- Prompt 1:
In the Blockstore passage, translate the sentence "Much of the intelligence required to work with that content lives outside of Blockstore itself." into Spanish.

- Document passage:
_ _ _ _

Blockstore is a lower-level system that enables the storage, versioning, tagging, and re-use of content. Much of the intelligence required to work with that content lives outside of Blockstore itself. So for instance, Blockstore has no concept of Units, Sequences, or XBlocks (side note: the name Blockstore makes a little less sense in this proposal), beyond the notion that there's a "type" called "olx/unit".

Layers

NameResponsibilities
Core

This is the storage of the content itself, and essential mechanisms for updating it. This layer doesn't understand anything about the actual files in the Content Bundle.

  • Content data models: Content Bundles, Versions, Links, Drafts (side note: it's possible that Drafts can move out of Core)
  • Roles
  • Signals
Persistence

Low level swappable piece that determines how we store the files for bundles.

  • Must support at least S3 and the local file system.
  • Extension point.
  • It'd be nice to use django-storages, but I'm not sure if it supports all the features we'll want, like setting headers dynamically (e.g. Content-Disposition).

_ _ _ _

Records from a data collection:

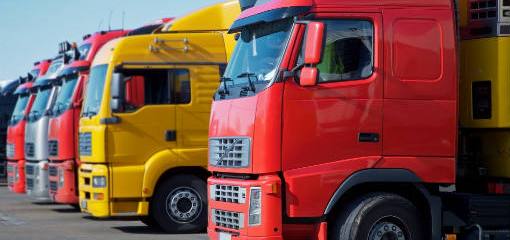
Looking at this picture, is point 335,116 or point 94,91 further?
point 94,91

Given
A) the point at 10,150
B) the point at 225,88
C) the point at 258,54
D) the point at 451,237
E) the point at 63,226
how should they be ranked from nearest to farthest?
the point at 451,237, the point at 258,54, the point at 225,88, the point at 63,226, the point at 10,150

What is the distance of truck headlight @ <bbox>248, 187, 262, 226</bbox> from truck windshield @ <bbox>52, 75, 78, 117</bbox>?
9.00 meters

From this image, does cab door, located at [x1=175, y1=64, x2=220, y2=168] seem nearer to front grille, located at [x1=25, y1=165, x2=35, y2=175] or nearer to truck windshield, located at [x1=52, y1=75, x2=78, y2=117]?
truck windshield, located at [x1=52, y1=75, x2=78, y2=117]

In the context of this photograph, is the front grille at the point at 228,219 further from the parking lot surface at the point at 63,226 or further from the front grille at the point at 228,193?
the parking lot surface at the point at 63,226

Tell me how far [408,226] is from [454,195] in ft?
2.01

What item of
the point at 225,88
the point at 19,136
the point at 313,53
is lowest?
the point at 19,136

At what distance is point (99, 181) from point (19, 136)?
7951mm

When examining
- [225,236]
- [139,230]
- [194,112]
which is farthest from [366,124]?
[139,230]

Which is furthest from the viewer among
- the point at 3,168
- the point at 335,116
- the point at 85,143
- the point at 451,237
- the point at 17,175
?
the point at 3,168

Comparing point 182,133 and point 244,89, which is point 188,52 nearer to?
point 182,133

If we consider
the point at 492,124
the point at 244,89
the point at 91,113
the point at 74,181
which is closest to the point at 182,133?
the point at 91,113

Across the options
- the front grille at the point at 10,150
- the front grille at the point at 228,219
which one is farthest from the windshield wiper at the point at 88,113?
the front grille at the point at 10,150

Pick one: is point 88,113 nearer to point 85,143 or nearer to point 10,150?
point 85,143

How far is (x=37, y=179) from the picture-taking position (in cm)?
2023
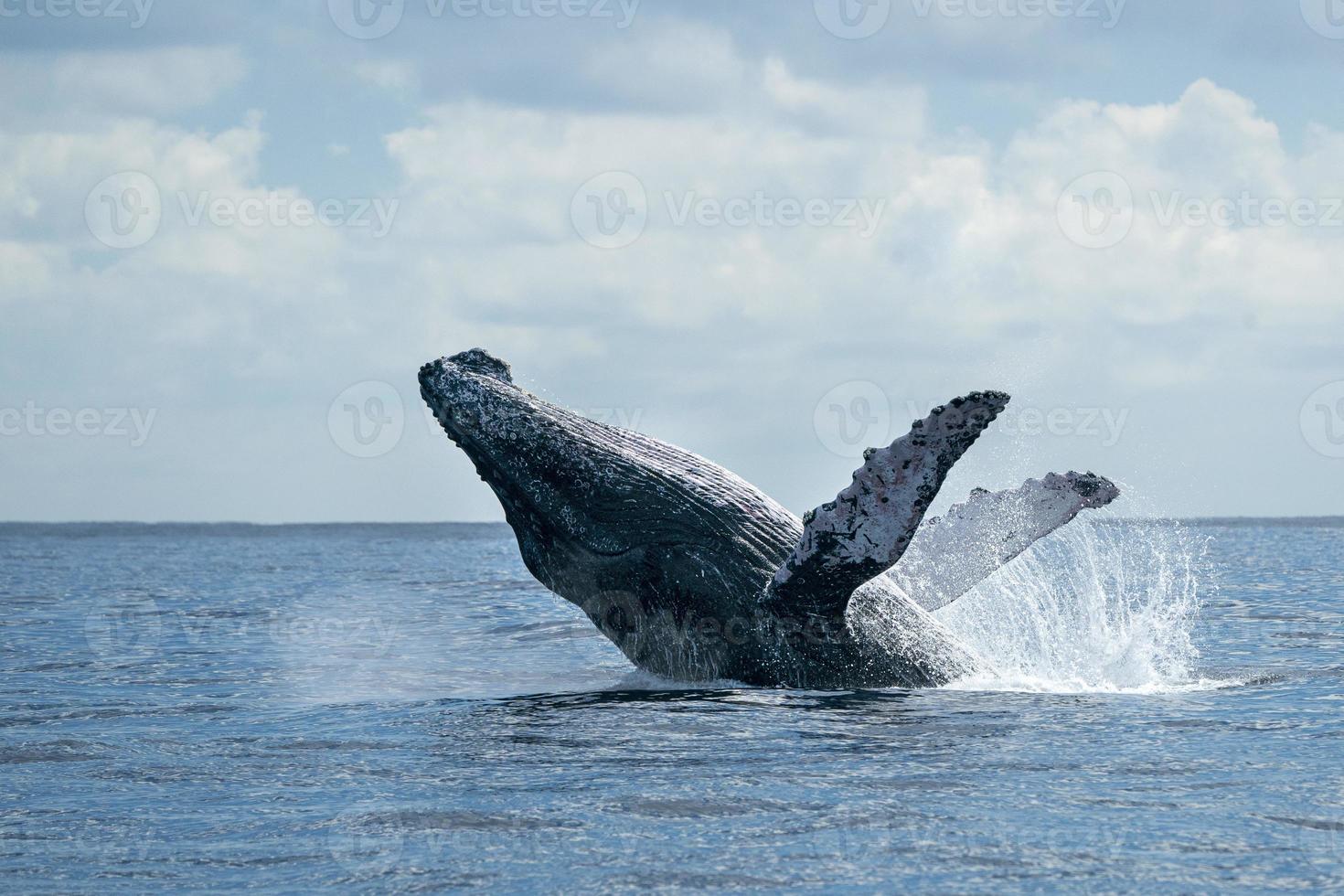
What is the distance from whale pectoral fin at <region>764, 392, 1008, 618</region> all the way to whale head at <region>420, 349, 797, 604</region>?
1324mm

_ _ _ _

- Prompt 2:
Lay out as a numbered list the lines of the records starting at the line that contains "Which is furthest from the viewer among" and ending at the last line of the records. Skip blank lines and omit the pictures.

- Exercise answer 1:
Gran parte de la inteligencia necesaria para trabajar con ese contenido reside fuera del propio Blockstore.

- Exercise answer 2:
1. Which is furthest from the viewer among
2. - the point at 3,168
3. - the point at 335,116
4. - the point at 85,143
5. - the point at 451,237
6. - the point at 17,175
7. ?
8. the point at 3,168
9. Comparing point 182,133 and point 244,89, which is point 188,52 nearer to?
10. point 182,133
11. If we consider
12. the point at 492,124
13. the point at 244,89
14. the point at 91,113
15. the point at 74,181
16. which is closest to the point at 182,133?
17. the point at 91,113
18. Across the options
19. - the front grille at the point at 10,150
20. - the front grille at the point at 228,219
21. which one is farthest from the windshield wiper at the point at 88,113?
22. the front grille at the point at 10,150
23. Pick one: is point 88,113 nearer to point 85,143 or nearer to point 10,150?
24. point 85,143
25. How far is (x=37, y=179) from the picture-taking position (in cm)?
26. 2023
27. What is the distance from whale pectoral fin at <region>764, 392, 1008, 618</region> all the way to whale head at <region>420, 349, 797, 604</region>?
28. 1324mm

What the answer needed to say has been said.